Republikbersuara.com, Batam – Karir Kasat Reskrim Polresta Barelang Kompol M Debby Andrestian mulai mendapatkan sorotan tajam dari publik. Berbagai kasus yang ditangani dianggap tidak menunjukkan kinerja yang profesional, hingga membuat reputasinya mendapatkan “rapor merah” di mata masyarakat.
Sejumlah perkara yang ditangani, mulai dari kasus penikaman hakim Pengadilan Agama Batam, perampokan Alfamart Saguba, hingga mandeknya proses hukum pada sejumlah laporan, menjadi catatan buruk. Kritik semakin deras setelah muncul dugaan pelanggaran prosedural dalam kasus kriminalisasi terhadap Gordon Silalahi, yang kini tengah ramai diperbincangkan.
Kasus Gordon Silalahi disebut menjadi titik balik rapor merah tersebut. Ia dijerat dengan Pasal 378 KUHP tentang penipuan dan Pasal 372 KUHP tentang penggelapan. Namun, menurut pihak kuasa hukumnya, terdapat cacat hukum serius dalam proses penyidikan. Anrizal, pengacara Gordon Silalahi, menegaskan bahwa penyidik tidak bekerja secara profesional, bahkan cenderung mengabaikan prinsip keadilan.
“Laporan kami terkait ketidakprofesionalan penyidik dalam pembuatan BAP (Berita Acara Pemeriksaan). Selain itu, hasil gelar perkara khusus di Polda Kepri yang seharusnya transparan juga tidak diserahkan kepada klien kami. Ini jelas menimbulkan pertanyaan besar terhadap integritas proses penyidikan,” ujar Anrizal kepada wartawan usai melapor ke Propam Polda Kepri, Jumat (19/9/2025).
Menurutnya, fakta-fakta yang terungkap di persidangan Pengadilan Negeri Batam pada Kamis (18/9/2025) semakin memperkuat dugaan adanya kejanggalan. Beberapa keterangan saksi justru mengarah pada indikasi bahwa laporan terhadap Gordon Silalahi sarat dengan pesanan pihak tertentu, sementara penyidik dinilai menutup mata.

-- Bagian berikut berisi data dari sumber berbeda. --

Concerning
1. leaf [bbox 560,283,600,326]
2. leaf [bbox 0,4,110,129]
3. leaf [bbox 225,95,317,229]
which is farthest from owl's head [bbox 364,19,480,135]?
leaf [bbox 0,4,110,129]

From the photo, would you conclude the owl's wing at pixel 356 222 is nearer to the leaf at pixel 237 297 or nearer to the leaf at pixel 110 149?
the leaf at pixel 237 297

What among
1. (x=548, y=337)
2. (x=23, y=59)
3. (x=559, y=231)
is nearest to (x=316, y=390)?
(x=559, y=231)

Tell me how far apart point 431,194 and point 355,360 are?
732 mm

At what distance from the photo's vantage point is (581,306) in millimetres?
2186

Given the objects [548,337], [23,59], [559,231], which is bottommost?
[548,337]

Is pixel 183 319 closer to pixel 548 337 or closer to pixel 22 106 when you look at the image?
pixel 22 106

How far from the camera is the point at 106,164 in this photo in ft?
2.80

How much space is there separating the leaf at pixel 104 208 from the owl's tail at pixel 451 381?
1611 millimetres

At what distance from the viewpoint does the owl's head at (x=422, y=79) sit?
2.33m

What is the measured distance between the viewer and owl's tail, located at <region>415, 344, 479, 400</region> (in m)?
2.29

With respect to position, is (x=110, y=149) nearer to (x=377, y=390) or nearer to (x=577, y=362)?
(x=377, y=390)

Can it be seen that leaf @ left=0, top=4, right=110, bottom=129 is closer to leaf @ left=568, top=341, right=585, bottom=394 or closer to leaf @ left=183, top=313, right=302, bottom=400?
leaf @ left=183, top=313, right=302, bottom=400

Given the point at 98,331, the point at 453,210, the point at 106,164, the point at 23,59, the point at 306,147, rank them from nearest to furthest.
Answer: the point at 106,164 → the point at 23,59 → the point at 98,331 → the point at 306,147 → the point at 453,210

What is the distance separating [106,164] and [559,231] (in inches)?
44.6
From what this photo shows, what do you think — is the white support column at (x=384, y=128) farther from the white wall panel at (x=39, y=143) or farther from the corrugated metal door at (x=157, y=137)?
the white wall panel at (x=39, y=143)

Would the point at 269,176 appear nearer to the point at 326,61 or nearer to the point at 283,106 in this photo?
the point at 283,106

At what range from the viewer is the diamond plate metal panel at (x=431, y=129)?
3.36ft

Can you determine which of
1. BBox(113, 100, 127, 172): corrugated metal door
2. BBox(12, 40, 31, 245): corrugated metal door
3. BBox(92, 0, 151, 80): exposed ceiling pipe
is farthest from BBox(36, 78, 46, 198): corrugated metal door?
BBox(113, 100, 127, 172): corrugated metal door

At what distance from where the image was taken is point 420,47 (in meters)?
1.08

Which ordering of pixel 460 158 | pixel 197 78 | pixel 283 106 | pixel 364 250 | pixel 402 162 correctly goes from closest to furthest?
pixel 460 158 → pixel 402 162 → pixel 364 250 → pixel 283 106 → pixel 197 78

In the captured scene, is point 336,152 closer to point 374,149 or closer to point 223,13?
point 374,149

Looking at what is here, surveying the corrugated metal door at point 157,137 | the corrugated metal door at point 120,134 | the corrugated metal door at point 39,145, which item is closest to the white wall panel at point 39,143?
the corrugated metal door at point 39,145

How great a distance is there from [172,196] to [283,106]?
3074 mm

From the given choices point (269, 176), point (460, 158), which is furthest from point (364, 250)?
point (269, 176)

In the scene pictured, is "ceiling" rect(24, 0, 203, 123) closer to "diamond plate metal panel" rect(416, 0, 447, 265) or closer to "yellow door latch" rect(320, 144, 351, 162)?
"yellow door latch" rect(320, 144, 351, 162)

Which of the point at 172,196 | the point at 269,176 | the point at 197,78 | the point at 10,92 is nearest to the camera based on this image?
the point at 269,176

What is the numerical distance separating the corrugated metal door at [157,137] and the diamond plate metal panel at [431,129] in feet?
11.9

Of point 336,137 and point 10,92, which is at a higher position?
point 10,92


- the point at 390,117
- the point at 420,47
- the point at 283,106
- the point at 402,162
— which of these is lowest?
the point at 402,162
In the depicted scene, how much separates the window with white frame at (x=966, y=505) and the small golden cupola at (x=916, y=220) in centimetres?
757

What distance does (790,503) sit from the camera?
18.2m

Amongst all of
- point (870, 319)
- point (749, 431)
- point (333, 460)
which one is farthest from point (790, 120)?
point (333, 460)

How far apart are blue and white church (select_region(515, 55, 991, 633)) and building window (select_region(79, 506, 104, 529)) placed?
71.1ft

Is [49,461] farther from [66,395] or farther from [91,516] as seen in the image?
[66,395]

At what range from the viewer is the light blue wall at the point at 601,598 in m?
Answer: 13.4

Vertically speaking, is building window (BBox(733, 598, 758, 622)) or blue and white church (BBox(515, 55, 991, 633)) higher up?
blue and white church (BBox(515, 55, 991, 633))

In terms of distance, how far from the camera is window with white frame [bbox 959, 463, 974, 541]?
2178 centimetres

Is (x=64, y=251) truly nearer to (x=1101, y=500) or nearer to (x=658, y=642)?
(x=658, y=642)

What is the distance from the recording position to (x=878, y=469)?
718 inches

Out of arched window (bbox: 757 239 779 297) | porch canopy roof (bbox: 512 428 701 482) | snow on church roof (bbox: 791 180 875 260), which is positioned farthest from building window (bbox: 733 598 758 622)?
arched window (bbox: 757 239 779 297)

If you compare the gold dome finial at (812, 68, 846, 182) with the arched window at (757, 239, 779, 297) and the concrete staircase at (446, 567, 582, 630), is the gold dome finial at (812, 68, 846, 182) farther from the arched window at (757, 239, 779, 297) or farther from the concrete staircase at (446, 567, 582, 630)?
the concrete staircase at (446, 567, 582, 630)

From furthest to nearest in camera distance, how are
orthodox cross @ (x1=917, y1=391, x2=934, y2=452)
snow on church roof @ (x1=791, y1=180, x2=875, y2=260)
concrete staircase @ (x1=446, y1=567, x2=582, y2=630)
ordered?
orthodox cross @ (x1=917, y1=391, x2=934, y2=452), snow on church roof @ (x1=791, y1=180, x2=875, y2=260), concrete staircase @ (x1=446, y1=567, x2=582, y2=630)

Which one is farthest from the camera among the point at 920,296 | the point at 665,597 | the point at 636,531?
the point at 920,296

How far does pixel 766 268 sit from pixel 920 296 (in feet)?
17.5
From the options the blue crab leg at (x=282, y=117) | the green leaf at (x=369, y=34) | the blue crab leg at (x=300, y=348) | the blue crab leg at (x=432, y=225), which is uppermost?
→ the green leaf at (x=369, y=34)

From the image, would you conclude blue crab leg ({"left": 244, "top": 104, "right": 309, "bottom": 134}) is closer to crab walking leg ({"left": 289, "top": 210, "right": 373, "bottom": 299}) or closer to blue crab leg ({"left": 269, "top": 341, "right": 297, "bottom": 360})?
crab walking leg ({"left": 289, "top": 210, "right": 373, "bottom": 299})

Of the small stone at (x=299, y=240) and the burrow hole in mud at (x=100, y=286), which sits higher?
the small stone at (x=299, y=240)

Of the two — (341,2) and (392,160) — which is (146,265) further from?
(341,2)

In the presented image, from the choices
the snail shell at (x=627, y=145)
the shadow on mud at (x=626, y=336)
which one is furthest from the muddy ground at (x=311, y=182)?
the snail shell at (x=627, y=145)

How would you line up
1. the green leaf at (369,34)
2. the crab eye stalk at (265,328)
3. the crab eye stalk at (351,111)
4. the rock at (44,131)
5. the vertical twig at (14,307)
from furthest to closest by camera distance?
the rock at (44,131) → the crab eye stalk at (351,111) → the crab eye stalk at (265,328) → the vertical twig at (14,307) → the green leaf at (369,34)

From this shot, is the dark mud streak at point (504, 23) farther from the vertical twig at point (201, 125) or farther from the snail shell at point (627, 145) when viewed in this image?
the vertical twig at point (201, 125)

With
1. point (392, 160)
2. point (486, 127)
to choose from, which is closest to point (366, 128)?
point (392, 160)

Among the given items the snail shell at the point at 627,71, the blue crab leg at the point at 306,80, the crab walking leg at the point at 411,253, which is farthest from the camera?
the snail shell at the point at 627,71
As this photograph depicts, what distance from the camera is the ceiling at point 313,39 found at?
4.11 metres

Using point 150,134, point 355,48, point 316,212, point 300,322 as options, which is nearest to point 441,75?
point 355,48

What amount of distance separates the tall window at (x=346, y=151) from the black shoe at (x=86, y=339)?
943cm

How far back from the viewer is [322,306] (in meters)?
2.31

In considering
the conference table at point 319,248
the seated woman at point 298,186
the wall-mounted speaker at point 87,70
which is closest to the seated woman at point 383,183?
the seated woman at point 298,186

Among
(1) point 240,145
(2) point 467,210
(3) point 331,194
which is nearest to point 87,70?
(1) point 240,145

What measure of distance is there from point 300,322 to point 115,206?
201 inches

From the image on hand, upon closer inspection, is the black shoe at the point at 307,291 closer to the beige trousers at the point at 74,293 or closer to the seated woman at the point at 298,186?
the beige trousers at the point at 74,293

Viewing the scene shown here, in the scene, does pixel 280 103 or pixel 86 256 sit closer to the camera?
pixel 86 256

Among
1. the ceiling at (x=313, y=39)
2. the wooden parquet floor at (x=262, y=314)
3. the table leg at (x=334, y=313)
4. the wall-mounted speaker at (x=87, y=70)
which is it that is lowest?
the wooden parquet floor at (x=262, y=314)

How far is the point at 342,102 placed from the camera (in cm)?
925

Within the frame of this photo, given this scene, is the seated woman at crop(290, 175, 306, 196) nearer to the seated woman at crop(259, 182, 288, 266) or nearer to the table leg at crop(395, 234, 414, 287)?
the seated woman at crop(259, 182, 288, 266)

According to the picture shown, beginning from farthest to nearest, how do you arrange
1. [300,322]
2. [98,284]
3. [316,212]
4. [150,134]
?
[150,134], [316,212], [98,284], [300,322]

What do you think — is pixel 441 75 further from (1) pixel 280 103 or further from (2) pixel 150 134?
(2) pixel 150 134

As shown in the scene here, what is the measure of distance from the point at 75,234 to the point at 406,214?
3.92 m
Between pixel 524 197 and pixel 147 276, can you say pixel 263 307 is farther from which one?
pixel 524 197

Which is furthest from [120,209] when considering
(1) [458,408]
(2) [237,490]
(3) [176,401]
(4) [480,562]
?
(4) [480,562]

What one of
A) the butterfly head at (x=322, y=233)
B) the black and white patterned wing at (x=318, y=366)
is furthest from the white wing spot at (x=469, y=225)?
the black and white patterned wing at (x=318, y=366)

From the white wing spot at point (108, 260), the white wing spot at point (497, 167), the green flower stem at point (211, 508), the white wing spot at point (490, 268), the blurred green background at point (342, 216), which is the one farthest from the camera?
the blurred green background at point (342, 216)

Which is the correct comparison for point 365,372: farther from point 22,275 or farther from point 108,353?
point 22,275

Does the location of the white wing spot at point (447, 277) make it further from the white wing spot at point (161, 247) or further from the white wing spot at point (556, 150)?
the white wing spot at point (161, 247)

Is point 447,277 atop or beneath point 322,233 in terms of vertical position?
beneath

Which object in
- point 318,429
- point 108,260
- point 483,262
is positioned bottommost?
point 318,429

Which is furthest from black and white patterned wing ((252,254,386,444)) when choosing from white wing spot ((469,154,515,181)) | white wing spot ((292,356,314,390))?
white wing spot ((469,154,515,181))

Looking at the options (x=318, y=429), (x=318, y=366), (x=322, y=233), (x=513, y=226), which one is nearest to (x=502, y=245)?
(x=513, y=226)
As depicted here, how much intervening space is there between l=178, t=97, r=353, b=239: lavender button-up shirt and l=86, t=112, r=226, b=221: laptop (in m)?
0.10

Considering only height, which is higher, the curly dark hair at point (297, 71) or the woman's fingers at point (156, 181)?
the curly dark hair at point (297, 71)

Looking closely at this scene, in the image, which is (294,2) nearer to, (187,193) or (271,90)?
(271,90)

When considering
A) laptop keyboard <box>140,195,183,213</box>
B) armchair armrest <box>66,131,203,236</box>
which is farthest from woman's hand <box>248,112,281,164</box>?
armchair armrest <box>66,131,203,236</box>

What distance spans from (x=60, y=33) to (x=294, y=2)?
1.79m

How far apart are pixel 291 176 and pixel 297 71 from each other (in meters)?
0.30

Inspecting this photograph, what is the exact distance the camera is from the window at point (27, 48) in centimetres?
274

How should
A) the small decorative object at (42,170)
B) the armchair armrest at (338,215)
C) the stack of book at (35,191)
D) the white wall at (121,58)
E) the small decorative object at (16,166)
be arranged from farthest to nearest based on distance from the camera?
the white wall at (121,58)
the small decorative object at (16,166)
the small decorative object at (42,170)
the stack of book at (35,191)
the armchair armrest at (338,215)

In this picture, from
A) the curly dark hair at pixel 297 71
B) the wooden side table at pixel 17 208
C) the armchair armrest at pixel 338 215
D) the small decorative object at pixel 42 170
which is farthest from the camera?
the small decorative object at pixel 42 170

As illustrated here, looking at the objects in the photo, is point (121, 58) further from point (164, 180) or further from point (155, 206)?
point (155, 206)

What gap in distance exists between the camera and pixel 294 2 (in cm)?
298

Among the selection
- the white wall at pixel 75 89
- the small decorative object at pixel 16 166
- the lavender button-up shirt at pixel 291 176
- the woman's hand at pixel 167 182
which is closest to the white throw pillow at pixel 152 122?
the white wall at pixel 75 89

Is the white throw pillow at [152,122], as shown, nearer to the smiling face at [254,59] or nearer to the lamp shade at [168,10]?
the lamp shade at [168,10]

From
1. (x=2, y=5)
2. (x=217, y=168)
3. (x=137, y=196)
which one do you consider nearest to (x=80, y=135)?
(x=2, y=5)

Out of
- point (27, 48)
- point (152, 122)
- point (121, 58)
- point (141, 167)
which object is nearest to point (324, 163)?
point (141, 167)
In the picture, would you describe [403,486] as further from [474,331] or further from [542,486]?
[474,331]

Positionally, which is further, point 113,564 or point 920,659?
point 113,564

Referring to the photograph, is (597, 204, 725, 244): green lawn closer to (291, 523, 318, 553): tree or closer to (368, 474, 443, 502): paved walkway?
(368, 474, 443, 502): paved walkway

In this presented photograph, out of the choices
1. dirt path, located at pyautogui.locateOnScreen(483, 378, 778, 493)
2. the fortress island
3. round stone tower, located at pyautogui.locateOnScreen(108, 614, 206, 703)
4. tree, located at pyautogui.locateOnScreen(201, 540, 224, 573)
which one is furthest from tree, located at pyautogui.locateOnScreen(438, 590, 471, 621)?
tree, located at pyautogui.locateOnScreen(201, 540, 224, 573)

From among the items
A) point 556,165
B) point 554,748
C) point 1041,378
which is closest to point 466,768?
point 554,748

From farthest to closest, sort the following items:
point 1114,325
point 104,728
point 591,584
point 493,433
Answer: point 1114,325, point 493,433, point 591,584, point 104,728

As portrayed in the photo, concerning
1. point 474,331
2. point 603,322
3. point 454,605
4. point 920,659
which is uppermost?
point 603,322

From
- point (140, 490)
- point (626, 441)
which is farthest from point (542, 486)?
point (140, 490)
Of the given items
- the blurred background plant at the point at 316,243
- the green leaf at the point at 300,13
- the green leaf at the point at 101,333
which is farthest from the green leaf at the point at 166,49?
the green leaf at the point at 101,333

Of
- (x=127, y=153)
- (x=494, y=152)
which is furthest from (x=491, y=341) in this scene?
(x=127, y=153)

Tidak hanya nama Kompol M Debby Andrestian yang kini tercoreng. Kuasa hukum Gordon juga menuding adanya keterlibatan beberapa jajaran di Satreskrim Polresta Barelang, seperti Holden Siahaan (penyidik), Iptu Riyanto (Kanit Reskrim), serta Wakasat Reskrim AKP Thetio Nardiyanto. Keempatnya dinilai gagal menjaga marwah institusi kepolisian dengan bertindak sesuai aturan.
“Bagaimana masyarakat bisa percaya pada aparat penegak hukum, jika hasil kerja penyidik justru menunjukkan ketidakprofesionalan, bahkan terkesan mencari keuntungan atau menjalankan pesanan? Inilah yang membuat rapor merah layak diberikan kepada mereka,” tambah Anrizal.
Sorotan publik semakin besar lantaran kasus-kasus lain yang ditangani Polresta Barelang di bawah kepemimpinan Kompol M Debby Andrestian juga banyak menuai kritik. Dari kasus perampokan minimarket yang lamban penyelesaiannya, hingga polemik SPDP mandek terkait pembebasan dua pekerja K3 Galangan Kapal PT ASL yang dianggap janggal. Semua ini menambah daftar panjang keluhan masyarakat terkait kinerja penyidik.
Masyarakat Batam kini menunggu langkah tegas dari Propam Polda Kepri untuk menindaklanjuti laporan tersebut. Tindakan yang transparan dan adil diharapkan mampu mengembalikan kepercayaan publik terhadap aparat penegak hukum. Jika tidak, rapor merah ini dikhawatirkan semakin memperburuk citra kepolisian di mata masyarakat, khususnya Polresta Barelang.